Check your understanding:
1. Echo the part of the text about Jorge Godoy Matte that opens with the words containing "He served as" and closes with "prestigious Eisenhower Fellowship.", copying it exactly.
2. Carry on the text about Jorge Godoy Matte from the point where it stops.

Chilean politician (1922–2013)

Jorge Domingo Godoy Matte (19 February 1922 – 23 December 2013) was a Chilean agronomist, businessperson, and politician.

He served as councilman (regidor) of Romeral from 1953 to 1956. He was elected deputy for the Fifth Departmental Group (San Felipe, Petorca, and Los Andes) from 1969 until the dissolution of Congress in 1973, following the military coup. He was initially a member of the Liberal Party (PL), co‑founded the National Party (PN) in 1966, and later joined National Renewal (RN) after Chile's return to democracy.

In his professional career, Godoy held leadership roles in major agricultural institutions, including serving as vice president of the National Institute of Agricultural Research (INIA), president of the experimental station of the National Society of Agriculture (SNA), and advisor to the Corporation for the Promotion of Production (CORFO). In 1963, he also received the prestigious Eisenhower Fellowship.

== Biography ==
Jorge Domingo Godoy Matte was born in Santiago on 19 February 1922, the son of Domingo Godoy Pérez and Luisa Matte Moreno. He studied at the Instituto Inglés in Santiago before earning a degree in Agricultural Engineering from the University of Chile in 1943. In 1963, he received an Eisenhower Fellowship to pursue postgraduate studies in Agricultural Economics at Abraham Lincoln University in Nebraska.

Data section:
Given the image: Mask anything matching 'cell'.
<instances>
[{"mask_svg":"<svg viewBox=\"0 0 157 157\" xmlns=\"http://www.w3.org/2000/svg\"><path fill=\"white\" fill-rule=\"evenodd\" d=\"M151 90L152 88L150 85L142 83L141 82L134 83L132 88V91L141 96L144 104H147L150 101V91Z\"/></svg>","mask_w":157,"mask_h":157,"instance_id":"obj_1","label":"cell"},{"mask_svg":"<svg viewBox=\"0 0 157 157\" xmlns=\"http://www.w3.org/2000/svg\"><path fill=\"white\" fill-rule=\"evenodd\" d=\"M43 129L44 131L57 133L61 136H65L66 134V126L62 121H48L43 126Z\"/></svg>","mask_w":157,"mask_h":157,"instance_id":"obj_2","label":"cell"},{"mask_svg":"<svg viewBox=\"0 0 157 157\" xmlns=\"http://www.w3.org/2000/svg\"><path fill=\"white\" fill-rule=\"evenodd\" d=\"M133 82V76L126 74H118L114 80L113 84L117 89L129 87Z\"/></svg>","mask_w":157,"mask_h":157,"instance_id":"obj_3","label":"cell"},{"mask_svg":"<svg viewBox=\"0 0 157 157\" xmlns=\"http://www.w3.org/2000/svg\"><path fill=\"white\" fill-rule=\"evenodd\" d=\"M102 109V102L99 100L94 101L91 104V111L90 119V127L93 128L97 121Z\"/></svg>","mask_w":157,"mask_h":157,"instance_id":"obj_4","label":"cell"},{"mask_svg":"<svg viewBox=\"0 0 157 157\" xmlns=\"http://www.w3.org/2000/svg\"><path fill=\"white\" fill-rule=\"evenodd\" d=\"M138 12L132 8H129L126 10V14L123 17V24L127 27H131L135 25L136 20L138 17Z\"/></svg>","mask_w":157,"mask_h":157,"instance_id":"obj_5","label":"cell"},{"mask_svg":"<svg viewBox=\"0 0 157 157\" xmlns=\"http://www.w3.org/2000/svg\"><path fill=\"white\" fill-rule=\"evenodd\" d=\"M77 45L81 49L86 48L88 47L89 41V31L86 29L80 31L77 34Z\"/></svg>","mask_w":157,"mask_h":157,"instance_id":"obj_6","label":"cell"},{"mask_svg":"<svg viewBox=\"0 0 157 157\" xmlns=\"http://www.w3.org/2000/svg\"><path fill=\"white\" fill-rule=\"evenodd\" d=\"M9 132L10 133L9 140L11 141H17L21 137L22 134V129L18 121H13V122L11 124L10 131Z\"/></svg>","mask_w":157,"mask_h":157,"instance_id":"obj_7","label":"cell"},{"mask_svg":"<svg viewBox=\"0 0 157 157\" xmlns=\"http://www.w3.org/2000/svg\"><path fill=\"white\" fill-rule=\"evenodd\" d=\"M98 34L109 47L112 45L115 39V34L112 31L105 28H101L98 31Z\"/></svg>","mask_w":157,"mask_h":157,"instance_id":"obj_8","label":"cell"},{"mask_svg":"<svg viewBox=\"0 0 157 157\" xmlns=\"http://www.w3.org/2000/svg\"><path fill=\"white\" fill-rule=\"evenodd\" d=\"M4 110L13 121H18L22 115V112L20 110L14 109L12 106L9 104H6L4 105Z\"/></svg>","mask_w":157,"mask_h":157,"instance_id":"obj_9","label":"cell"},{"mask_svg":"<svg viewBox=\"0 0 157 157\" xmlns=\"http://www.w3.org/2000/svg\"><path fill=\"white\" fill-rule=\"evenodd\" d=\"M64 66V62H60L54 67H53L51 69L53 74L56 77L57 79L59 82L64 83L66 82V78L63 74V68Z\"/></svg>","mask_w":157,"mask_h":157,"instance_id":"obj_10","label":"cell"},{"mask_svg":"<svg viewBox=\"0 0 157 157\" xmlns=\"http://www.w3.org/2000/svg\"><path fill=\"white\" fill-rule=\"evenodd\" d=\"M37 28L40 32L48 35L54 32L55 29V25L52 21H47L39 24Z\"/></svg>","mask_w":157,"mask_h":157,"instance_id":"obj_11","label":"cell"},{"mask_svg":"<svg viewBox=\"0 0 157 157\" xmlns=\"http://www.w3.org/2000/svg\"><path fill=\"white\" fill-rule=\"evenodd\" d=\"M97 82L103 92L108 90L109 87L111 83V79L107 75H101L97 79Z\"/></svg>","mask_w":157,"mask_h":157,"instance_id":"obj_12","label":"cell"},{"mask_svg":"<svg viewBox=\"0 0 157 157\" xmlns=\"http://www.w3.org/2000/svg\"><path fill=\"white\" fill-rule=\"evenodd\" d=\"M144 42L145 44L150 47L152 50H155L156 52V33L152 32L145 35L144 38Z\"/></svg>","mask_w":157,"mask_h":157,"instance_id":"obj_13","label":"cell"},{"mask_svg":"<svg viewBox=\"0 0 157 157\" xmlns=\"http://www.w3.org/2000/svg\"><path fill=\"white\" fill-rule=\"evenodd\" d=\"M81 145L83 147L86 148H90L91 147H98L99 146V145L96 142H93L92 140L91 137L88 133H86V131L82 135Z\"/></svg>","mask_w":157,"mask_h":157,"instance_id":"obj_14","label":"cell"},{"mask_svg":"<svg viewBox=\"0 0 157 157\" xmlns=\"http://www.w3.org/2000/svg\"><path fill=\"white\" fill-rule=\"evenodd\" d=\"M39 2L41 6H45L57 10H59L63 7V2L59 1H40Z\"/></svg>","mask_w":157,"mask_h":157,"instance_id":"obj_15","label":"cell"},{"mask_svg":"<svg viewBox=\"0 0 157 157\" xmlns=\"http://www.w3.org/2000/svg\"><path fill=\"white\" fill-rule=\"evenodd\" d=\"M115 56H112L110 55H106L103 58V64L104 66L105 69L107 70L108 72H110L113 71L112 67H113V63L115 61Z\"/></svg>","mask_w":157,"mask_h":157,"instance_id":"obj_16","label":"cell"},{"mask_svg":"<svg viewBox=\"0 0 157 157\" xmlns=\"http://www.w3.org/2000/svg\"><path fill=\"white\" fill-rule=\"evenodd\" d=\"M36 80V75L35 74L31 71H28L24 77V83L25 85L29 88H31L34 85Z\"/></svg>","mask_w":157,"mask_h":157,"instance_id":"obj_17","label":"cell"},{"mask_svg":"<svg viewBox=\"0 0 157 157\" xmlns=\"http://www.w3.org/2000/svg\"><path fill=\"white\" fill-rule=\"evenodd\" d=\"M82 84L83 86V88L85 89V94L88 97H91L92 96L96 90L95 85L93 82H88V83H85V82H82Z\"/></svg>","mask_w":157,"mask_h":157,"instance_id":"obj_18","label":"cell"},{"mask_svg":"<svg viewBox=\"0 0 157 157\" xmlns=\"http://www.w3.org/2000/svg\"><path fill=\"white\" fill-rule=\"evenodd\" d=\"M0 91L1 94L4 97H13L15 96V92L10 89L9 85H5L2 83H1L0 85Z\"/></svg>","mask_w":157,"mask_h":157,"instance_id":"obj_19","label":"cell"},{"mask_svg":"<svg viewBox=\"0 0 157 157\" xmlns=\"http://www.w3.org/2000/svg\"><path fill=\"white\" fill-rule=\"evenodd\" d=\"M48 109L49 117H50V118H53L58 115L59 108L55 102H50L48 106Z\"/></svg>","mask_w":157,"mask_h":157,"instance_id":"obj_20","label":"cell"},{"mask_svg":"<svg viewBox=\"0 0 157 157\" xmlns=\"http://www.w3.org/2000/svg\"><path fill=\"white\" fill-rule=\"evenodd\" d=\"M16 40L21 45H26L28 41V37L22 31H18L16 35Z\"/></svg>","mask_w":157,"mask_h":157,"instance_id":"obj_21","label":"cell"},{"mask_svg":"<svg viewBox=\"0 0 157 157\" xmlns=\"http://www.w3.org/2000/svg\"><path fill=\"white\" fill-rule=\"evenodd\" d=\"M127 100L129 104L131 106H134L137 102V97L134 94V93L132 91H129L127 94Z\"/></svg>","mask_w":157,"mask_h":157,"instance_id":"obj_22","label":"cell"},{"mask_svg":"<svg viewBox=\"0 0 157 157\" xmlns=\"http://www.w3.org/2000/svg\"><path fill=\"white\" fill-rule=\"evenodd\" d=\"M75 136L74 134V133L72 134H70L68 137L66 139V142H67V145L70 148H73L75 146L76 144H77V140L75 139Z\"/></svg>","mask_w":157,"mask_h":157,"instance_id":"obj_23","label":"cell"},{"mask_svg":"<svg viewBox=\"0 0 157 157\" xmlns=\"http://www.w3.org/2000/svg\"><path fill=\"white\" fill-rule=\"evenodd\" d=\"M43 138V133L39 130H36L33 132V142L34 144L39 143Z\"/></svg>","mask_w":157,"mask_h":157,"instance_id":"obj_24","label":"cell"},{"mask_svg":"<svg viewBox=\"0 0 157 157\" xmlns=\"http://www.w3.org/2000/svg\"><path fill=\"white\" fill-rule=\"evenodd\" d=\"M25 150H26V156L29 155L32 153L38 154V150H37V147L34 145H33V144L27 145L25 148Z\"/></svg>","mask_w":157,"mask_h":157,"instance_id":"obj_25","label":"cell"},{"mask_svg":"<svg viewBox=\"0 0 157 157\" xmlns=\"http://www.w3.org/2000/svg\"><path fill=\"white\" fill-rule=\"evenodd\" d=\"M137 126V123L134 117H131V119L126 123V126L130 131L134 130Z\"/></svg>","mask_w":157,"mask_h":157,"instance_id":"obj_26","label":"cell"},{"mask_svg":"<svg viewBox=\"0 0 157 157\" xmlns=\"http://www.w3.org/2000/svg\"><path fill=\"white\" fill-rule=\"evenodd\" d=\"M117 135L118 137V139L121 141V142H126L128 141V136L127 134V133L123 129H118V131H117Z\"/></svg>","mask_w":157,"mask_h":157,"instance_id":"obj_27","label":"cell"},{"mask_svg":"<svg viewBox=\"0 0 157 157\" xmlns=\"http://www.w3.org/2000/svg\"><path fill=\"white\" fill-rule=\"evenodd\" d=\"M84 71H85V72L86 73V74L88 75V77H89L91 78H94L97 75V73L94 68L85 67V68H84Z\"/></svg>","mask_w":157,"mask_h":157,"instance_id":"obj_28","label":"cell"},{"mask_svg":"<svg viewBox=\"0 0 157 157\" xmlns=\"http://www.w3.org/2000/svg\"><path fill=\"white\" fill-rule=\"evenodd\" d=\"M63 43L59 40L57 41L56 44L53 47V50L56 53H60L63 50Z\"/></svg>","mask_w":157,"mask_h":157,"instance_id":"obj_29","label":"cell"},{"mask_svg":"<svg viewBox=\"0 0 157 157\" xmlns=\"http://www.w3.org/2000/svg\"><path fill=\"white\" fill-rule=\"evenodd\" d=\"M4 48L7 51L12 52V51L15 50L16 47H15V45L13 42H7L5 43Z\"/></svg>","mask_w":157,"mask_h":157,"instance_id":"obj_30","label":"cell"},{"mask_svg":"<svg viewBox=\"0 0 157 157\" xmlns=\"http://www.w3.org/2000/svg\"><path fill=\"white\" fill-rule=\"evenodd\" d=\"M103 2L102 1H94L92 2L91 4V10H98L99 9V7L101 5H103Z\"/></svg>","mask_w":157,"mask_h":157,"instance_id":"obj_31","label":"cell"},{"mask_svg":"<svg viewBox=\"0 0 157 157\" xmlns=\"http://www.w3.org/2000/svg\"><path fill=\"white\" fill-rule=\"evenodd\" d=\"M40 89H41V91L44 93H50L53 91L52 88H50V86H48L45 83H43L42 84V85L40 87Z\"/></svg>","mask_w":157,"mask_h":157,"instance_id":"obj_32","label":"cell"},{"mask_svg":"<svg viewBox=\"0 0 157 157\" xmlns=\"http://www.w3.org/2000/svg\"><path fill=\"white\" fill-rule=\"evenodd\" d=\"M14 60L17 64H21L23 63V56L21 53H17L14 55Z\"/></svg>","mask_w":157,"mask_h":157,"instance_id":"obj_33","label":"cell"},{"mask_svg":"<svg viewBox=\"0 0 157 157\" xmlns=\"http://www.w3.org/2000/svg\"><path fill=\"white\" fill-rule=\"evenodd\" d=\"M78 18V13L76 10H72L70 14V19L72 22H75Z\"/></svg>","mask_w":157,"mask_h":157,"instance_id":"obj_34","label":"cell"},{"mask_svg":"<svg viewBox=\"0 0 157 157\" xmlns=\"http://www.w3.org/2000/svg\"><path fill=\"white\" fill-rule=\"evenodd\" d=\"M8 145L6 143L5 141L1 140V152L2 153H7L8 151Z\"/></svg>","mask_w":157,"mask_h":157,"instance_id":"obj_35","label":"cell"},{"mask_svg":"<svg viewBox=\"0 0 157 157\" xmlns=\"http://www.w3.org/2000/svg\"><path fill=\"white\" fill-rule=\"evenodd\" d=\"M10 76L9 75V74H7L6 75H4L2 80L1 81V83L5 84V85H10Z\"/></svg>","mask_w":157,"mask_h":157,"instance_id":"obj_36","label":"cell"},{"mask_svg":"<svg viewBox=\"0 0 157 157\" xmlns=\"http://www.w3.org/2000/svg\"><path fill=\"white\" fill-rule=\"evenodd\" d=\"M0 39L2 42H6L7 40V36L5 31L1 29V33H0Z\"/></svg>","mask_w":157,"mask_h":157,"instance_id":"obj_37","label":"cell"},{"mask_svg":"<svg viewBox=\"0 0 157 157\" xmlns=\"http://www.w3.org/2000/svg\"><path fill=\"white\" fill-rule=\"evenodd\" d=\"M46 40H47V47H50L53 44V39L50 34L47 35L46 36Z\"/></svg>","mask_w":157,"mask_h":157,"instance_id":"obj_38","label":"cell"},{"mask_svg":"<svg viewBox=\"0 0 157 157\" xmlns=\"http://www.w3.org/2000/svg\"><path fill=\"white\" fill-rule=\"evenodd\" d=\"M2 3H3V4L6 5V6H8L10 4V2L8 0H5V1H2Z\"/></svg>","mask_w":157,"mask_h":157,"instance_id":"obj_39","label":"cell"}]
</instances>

Your responses:
1.
He served as councilman (regidor) of Romeral from 1953 to 1956. He was elected deputy for the Fifth Departmental Group (San Felipe, Petorca, and Los Andes) from 1969 until the dissolution of Congress in 1973, following the military coup. He was initially a member of the Liberal Party (PL), co‑founded the National Party (PN) in 1966, and later joined National Renewal (RN) after Chile's return to democracy.

In his professional career, Godoy held leadership roles in major agricultural institutions, including serving as vice president of the National Institute of Agricultural Research (INIA), president of the experimental station of the National Society of Agriculture (SNA), and advisor to the Corporation for the Promotion of Production (CORFO). In 1963, he also received the prestigious Eisenhower Fellowship.

2.
In 1976, he married television presenter Carmen Ibáñez, with whom he had three children, including future deputy Joaquín Godoy Ibáñez and journalist María Luisa Godoy. He had four children from his first marriage to María Alicia García‑Huidobro Morandé.

== Political career ==
Godoy began his political involvement as president of the Agronomy Students' Center at the university. In 1953, he was elected councilman of Romeral for the Liberal Party, serving until 1956. From 1956 to 1962, he was vice president of INIA; he also presided over the SNA experimental station and served as an advisor to CORFO between 1960 and 1966.

In 1966, he helped found the National Party and later served as its president. In 1969, he was elected deputy for the Fifth Departmental Group and reelected in 1973. During his tenure, he served on the Permanent Commissions of Agriculture and Colonization, Interior Government, and Latin American Integration. He also investigated commissions into labor conditions in mining, the Carozzi company, and human rights abuses in the Investigations Service.

His parliamentary term was interrupted by the military coup of 11 September 1973, which led to the dissolution of Congress.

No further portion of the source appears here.